We acknowledge this reviewer’s comment and apologize for the misunderstanding. Rankin score was not the primary outcome. The primary outcome of the study was to study whether circulating AQP4 could be an indicative biomarker for CAA pathology and to analyze the potential association of this protein with the main radiological hallmarks of the disease. A secondary outcome of the study included the analysis of potential associations of circulating AQP4 levels with functional variables, such as cognitive impairment or Rankin score. In order to clarify the aims of the study, we have modified the last paragraph of the introduction section (page 2).

Round 2

Reviewer 1 Report

The manuscript is much improved

I would suggest to include as reference Gatti et al. 2020

Author Response

Thank you for considering our article for publication in the Journal of Clinical Medicine. We truly appreciate all the constructive comments and suggestions from both reviewers which have been very helpful in improving the manuscript.
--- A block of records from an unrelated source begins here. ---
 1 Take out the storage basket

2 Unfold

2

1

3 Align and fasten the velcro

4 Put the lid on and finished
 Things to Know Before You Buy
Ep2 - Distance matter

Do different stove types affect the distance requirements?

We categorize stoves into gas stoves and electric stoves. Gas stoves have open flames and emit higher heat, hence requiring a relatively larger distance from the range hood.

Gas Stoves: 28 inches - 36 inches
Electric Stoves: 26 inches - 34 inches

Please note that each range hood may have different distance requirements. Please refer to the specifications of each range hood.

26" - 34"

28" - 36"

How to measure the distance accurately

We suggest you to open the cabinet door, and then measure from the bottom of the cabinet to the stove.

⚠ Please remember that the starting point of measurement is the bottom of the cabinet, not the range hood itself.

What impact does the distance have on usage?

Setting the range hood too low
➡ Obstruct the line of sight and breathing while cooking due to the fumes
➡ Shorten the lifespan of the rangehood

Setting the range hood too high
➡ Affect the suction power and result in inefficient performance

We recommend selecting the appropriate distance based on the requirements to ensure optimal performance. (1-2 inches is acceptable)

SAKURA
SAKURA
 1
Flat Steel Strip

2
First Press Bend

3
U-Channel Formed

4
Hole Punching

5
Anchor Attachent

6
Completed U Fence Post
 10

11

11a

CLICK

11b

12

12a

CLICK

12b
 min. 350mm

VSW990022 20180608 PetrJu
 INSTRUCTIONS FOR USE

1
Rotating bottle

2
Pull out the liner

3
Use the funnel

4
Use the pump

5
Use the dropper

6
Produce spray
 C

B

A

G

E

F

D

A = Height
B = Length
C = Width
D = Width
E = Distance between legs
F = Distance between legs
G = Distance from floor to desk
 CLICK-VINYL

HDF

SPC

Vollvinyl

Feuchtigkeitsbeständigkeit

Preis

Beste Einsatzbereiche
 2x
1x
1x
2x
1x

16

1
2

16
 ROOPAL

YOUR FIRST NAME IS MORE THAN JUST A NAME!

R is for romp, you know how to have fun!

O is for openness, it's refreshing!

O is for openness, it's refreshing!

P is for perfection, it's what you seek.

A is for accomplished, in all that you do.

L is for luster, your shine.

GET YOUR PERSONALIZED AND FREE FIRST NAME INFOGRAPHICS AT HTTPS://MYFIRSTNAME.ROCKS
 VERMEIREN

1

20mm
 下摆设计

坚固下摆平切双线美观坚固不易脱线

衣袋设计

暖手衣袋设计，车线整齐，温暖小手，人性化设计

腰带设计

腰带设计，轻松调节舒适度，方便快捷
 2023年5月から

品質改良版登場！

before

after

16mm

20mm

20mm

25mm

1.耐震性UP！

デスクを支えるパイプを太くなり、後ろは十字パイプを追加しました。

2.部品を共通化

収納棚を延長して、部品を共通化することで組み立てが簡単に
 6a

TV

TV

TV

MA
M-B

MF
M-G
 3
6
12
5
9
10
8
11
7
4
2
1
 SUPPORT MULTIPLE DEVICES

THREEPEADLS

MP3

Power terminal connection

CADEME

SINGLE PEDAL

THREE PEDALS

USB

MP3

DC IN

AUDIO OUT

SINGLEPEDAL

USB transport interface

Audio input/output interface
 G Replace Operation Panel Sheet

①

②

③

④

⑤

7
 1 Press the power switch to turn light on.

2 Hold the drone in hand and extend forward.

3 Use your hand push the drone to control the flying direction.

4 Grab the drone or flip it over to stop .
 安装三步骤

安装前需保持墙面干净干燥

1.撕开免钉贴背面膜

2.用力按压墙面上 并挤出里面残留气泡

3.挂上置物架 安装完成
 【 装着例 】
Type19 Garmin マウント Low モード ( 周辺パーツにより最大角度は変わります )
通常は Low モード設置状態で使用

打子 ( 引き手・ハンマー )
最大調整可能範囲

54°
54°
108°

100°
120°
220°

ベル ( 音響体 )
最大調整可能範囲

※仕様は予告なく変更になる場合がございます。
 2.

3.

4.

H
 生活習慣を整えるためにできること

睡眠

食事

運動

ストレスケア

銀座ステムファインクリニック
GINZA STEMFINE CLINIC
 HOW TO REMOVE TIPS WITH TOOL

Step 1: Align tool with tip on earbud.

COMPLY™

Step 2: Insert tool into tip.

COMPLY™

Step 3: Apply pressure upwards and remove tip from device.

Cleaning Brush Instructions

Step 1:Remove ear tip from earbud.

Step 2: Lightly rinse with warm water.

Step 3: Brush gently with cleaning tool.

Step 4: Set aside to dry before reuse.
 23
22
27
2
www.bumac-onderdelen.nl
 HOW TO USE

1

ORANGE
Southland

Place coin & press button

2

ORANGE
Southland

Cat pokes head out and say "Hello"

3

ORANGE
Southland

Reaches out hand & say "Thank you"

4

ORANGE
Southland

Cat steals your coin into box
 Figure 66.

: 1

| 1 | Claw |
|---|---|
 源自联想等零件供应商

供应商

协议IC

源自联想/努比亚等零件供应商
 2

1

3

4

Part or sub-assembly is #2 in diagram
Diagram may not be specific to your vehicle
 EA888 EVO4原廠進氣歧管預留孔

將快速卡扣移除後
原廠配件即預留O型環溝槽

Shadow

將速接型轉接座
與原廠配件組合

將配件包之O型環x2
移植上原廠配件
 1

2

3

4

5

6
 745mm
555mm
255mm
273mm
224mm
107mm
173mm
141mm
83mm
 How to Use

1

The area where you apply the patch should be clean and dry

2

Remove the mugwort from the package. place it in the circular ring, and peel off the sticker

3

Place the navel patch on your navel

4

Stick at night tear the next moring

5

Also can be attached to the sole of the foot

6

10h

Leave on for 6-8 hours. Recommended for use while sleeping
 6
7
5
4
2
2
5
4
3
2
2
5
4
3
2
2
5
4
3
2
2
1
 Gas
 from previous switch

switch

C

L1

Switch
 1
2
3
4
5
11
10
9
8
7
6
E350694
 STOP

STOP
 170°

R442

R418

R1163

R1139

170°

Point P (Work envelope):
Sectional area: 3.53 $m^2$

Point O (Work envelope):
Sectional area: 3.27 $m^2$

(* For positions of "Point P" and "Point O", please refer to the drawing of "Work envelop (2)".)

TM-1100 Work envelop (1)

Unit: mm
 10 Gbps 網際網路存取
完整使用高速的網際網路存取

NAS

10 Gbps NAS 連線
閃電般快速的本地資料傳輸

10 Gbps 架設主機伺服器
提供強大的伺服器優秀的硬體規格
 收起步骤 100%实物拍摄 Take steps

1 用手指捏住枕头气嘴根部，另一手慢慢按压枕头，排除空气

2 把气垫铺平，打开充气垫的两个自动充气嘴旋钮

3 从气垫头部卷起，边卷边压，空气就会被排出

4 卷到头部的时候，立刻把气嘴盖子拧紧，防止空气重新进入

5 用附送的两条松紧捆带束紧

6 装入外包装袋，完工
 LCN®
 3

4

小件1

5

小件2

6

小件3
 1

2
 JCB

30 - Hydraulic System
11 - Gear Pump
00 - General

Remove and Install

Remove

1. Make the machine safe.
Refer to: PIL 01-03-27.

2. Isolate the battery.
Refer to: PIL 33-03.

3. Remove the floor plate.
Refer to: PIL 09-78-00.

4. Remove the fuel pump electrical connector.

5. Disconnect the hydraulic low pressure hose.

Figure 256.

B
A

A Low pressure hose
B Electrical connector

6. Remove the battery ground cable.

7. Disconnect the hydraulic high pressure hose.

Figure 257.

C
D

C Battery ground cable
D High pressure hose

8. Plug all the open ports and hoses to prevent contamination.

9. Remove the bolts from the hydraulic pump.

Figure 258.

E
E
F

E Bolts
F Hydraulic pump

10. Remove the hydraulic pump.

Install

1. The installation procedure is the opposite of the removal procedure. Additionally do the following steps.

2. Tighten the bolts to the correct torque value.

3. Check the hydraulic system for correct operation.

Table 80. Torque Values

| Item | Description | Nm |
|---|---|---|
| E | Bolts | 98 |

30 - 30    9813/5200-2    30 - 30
We appreciate the reviewer’s 1 suggestion and we have included the reference by Gatti et al., 2020 in the revised manuscript (introduction section, reference number (#17). This is a very inetresting review that provides a global vision of the disease, as well as current challenges for the design of future research studies in the CAA field.  

We hope that with this minor change, the reviewer and the editor will find our manuscript more appealing and suitable for publication in the Journal of Clinical Medicine.

Reviewer 2 Report

The manuscripti is now acceptable.

Author Response

Thank you for considering our article for publication in the Journal of Clinical Medicine. We truly appreciate all the constructive comments and suggestions from both reviewers which have been very helpful in improving the manuscript.